細くて、小さい体で誰よりも力強く働き回る女。
正直いってタイプではない。
少し抜けてて、天然バカなタイプが俺は好きだ。
デキる女と仕事をするのは、一秒たりとも気が休まらない。
だから藍と組んで仕事をするのは嫌だった。しかし、パートナーとしてはフォローもうまいし、気もきくし、何より頭が切れる。

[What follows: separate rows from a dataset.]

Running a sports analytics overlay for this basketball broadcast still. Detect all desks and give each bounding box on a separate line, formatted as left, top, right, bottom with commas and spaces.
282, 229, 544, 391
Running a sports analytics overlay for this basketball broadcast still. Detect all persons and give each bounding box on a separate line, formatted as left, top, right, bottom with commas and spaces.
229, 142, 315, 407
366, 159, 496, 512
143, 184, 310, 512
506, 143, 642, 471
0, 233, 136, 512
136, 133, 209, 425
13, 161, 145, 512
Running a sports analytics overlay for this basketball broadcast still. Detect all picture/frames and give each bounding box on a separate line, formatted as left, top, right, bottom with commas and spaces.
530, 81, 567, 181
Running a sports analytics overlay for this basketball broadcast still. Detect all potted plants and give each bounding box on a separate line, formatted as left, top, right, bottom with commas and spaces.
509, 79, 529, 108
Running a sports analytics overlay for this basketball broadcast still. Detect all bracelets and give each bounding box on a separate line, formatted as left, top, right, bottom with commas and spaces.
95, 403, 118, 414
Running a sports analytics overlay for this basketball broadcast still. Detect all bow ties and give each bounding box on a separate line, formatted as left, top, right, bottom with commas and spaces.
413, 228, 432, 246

最高にいい仕事をするから、こいつが男だったら仲良くしたいとか何回も思ったことがある。
ただ一回だけ、
仕事の接待で二人ともやたら呑まされて、
藍はあまり酔わないタイプなのに、その日はなぜか酷かったため、
どうしようもなくてタクシーで送って帰った。
藍は一人では全くといっていいほど歩けなくなっていて、
おんぶして部屋に行き、置いて帰ろうとした時、
「ごめんね…ごめんね…アナタのこと好きになっちゃった…」
突然、俺を見て泣き出した。
その姿が小動物のようで守ってあげたくなって…
でも俺の頭には理子が浮かんで、
「ごめん。」
と言って立ち去った。
次の日からまた仕事は普通にあって、藍と会うのが辛かったが、
藍は何もなかったかのように過ごしていた。
酒で記憶が飛んでいる。
そう思って俺も普通に接していた。
だけど、あの日のあの顔、あの声、あの香りは俺を離してはくれなかった。
俺は接待のあと、この日はそんなに酔ってはいなかった藍を引っ張って家につれて帰り、押し倒してしまった。
最初は抵抗していたが、
「…っ好きなのっ…」
と言って、俺を求めてきた。
俺らは飽くなく抱き合い、付き合うことになった。
しかし、俺は理子との関係も切れずに続けてしまっていた。
そんなある日、理子はニコニコと笑って
「赤ちゃんデキちゃったの。3ヶ月だって。」
と告げてきた。
俺は頭が真っ白になった。
「…産んでもイイ?」
理子は下から不安そうに俺を覗いた。
俺はこういうしかなかった。
「あぁ。結婚しよう。」
今度は頭の中には藍の顔しか浮かばなかった。
理子を送って帰った後、藍に電話をかけて会う約束をした。
待ち合わせ場所にやってきた藍は、
「突然何よ…」
と言いながら、眩しく微笑んだ。
その眼を一瞬で逸らしてしまった。
「ごめん。俺二股かけてた。」
藍の眼は瞬時に濁った。
「別れ…たいの?」
俺は頷きながら告げる。
「子供ができたんだ…」
藍は放心した。取り乱すことはなかった。
「…彼女がいることは知ってた。でもそれでもよかったの……
ねぇ…一発殴らせて?」
涙をその瞳からこぼしながら言った。
「眼を瞑って。」
俺は言われた通りにした。それくらいは当たり前だと思った。
足音が近づいてきて、俺は歯を食いしばった。
ちゅ……-------
耳元で「バイバイ」と告げて、藍の足音は消えていった。
「痛ってーー…」
俺は頬を押さえて、その場にしゃがみ込んだ。